CD Forum's Summer Intern, Savannah Parker, was a part of a mural project at Seattle Academy (SAAS). Read below for Savannah's Artist Statement about her mural and her poem, "Yes, and."
You can see Savannah's mural in person at the intersection of Broadway, Madison, and Union in Seattle's Capitol Hill neighborhood.
The piece is inspired by a James Baldwin quote, "What is it you wanted me to reconcile myself to? I was born here almost 60 years ago. I'm not going to live another 60 years. You always told me, "It takes time." It's taken my father's time, my mother's time, my uncle's time, my brother's time, and my sister's time. How much time do you want for your progress?"
- James Baldwin
We have seen that police brutality doesn't discriminate, they'll harm children, men, women, trans women, trans men, they will harm any human being. As an African American, since the day you are born, you have a target on your back, and that target remains until the day you die. The words above the figures are from a poem I wrote titled, "Yes, and". The poem reflects the perspective of the African American struggle to stay the course. In some of the lines, I mockingly represent how African American Allies have failed to hit the mark. The colors presented in the piece are red, black, and green, the color palette of the African American Flag.

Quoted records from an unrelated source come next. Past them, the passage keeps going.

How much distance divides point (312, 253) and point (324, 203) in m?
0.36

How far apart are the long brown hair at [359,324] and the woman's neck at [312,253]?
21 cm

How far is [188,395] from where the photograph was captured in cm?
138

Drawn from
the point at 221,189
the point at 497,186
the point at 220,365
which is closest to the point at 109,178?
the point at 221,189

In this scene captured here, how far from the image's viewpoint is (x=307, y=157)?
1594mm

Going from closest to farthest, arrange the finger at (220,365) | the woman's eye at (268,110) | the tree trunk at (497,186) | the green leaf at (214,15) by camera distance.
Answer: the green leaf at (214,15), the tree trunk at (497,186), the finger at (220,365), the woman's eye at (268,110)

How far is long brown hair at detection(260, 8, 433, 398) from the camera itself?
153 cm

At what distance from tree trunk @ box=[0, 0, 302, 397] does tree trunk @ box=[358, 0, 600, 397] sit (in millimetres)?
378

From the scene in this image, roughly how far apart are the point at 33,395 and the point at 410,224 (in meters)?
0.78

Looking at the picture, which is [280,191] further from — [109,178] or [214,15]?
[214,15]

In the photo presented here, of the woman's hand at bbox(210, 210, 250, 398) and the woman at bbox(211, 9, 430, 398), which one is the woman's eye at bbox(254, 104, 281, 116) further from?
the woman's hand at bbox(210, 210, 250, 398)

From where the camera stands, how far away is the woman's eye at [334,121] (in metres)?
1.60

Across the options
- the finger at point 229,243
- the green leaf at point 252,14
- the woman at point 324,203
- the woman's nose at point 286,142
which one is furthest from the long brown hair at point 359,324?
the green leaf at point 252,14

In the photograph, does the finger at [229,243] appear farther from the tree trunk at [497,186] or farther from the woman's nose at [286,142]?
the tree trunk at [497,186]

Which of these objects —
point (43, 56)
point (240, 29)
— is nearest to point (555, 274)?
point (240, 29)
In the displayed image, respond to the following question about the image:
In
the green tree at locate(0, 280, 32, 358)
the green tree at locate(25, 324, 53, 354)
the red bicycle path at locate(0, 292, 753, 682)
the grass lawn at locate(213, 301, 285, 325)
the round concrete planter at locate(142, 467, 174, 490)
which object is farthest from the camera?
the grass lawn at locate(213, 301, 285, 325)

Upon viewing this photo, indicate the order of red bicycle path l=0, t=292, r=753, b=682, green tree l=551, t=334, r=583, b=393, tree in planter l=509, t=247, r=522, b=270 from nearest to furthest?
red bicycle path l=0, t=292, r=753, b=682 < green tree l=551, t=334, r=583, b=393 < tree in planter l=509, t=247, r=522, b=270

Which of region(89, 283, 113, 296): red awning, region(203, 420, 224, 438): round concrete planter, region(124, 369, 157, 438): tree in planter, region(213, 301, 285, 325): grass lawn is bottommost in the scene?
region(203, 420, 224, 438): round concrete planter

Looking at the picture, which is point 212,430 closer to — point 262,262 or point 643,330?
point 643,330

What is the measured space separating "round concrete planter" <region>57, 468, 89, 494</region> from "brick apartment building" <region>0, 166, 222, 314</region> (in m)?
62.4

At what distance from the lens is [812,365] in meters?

"Yes, and." You are not like them. They're not like us. We think that being ourselves isn't enough. So we're careful of what we say, careful in what we do. Only to remain the dullest color in an ocean of blue. We are here for our brothers We'll stand for our sisters. You'll rise for those who have given up, as long as the bare minimum is enough. Well, see, being human is already tough. And living as a human being, with a racial identity Adds a layer of complexity. Because who I am is based upon what you see of me. And who you are is based upon what I see in you and what you do. I stand in solidarity with those who have given up, but I refuse to inherit their bitterness, simply because life's been rough. I stand in solidarity with those who are trying but are too scared to ignite the words that give light to voices that are slowly dying. But still, I will not accept your compliance with our current state. I stand in solidarity with those who have been so bold, to share how they feel, I appreciate your effort to keep it real. But I will not accept the fact that you struggle to listen to the thoughts of others, simply because you refuse to heal, heal from the pain, or to find warmth after a year of cold rain. Acceptance can cause you to be stagnant or lead to change. I stand in solidarity with you because we have all been there; we have all been here. I have questioned my ability to make a difference in the world. I have tried and given up, reignited the spark, and tried again. But through it all, I've chosen not to accept what I can change.